Work to complete:
This exercise calls for printing every record exactly once more.

--- Information shown Enclosed Below ---

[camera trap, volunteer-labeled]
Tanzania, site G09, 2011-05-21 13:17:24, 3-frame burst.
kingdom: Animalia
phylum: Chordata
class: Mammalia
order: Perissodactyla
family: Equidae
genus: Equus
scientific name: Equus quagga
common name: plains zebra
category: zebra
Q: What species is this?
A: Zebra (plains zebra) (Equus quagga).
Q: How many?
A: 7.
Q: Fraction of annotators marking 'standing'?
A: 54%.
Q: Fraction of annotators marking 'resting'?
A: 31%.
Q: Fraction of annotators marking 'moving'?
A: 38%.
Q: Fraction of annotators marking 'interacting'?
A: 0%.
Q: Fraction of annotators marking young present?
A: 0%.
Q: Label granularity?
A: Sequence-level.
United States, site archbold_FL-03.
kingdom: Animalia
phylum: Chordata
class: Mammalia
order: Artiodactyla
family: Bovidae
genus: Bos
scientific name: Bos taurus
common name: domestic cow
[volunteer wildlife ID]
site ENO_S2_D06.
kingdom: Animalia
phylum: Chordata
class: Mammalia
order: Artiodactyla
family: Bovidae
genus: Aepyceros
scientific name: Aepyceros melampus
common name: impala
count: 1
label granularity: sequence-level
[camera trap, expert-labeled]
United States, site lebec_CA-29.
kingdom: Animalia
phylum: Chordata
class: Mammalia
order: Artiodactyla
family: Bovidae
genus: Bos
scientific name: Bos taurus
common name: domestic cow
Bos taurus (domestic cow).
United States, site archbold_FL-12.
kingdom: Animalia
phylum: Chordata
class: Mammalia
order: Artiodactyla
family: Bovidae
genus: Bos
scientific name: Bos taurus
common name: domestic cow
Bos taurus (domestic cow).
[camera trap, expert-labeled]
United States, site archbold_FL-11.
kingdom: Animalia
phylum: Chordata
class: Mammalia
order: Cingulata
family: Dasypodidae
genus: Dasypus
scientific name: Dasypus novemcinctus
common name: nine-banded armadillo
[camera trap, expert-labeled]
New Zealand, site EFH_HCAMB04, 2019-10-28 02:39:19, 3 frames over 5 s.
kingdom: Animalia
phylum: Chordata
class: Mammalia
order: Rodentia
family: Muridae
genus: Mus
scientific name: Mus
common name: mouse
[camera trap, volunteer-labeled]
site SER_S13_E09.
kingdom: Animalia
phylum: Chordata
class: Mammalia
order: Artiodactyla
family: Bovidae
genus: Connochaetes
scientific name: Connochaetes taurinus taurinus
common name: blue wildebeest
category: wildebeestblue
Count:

--- End of Enclosed Information shown ---

Your response:
[camera trap, volunteer-labeled]
Tanzania, site G09, 2011-05-21 13:17:24, 3-frame burst.
kingdom: Animalia
phylum: Chordata
class: Mammalia
order: Perissodactyla
family: Equidae
genus: Equus
scientific name: Equus quagga
common name: plains zebra
category: zebra
Q: What species is this?
A: Zebra (plains zebra) (Equus quagga).
Q: How many?
A: 7.
Q: Fraction of annotators marking 'standing'?
A: 54%.
Q: Fraction of annotators marking 'resting'?
A: 31%.
Q: Fraction of annotators marking 'moving'?
A: 38%.
Q: Fraction of annotators marking 'interacting'?
A: 0%.
Q: Fraction of annotators marking young present?
A: 0%.
Q: Label granularity?
A: Sequence-level.
United States, site archbold_FL-03.
kingdom: Animalia
phylum: Chordata
class: Mammalia
order: Artiodactyla
family: Bovidae
genus: Bos
scientific name: Bos taurus
common name: domestic cow
[volunteer wildlife ID]
site ENO_S2_D06.
kingdom: Animalia
phylum: Chordata
class: Mammalia
order: Artiodactyla
family: Bovidae
genus: Aepyceros
scientific name: Aepyceros melampus
common name: impala
count: 1
label granularity: sequence-level
[camera trap, expert-labeled]
United States, site lebec_CA-29.
kingdom: Animalia
phylum: Chordata
class: Mammalia
order: Artiodactyla
family: Bovidae
genus: Bos
scientific name: Bos taurus
common name: domestic cow
Bos taurus (domestic cow).
United States, site archbold_FL-12.
kingdom: Animalia
phylum: Chordata
class: Mammalia
order: Artiodactyla
family: Bovidae
genus: Bos
scientific name: Bos taurus
common name: domestic cow
Bos taurus (domestic cow).
[camera trap, expert-labeled]
United States, site archbold_FL-11.
kingdom: Animalia
phylum: Chordata
class: Mammalia
order: Cingulata
family: Dasypodidae
genus: Dasypus
scientific name: Dasypus novemcinctus
common name: nine-banded armadillo
[camera trap, expert-labeled]
New Zealand, site EFH_HCAMB04, 2019-10-28 02:39:19, 3 frames over 5 s.
kingdom: Animalia
phylum: Chordata
class: Mammalia
order: Rodentia
family: Muridae
genus: Mus
scientific name: Mus
common name: mouse
[camera trap, volunteer-labeled]
site SER_S13_E09.
kingdom: Animalia
phylum: Chordata
class: Mammalia
order: Artiodactyla
family: Bovidae
genus: Connochaetes
scientific name: Connochaetes taurinus taurinus
common name: blue wildebeest
category: wildebeestblue
Count:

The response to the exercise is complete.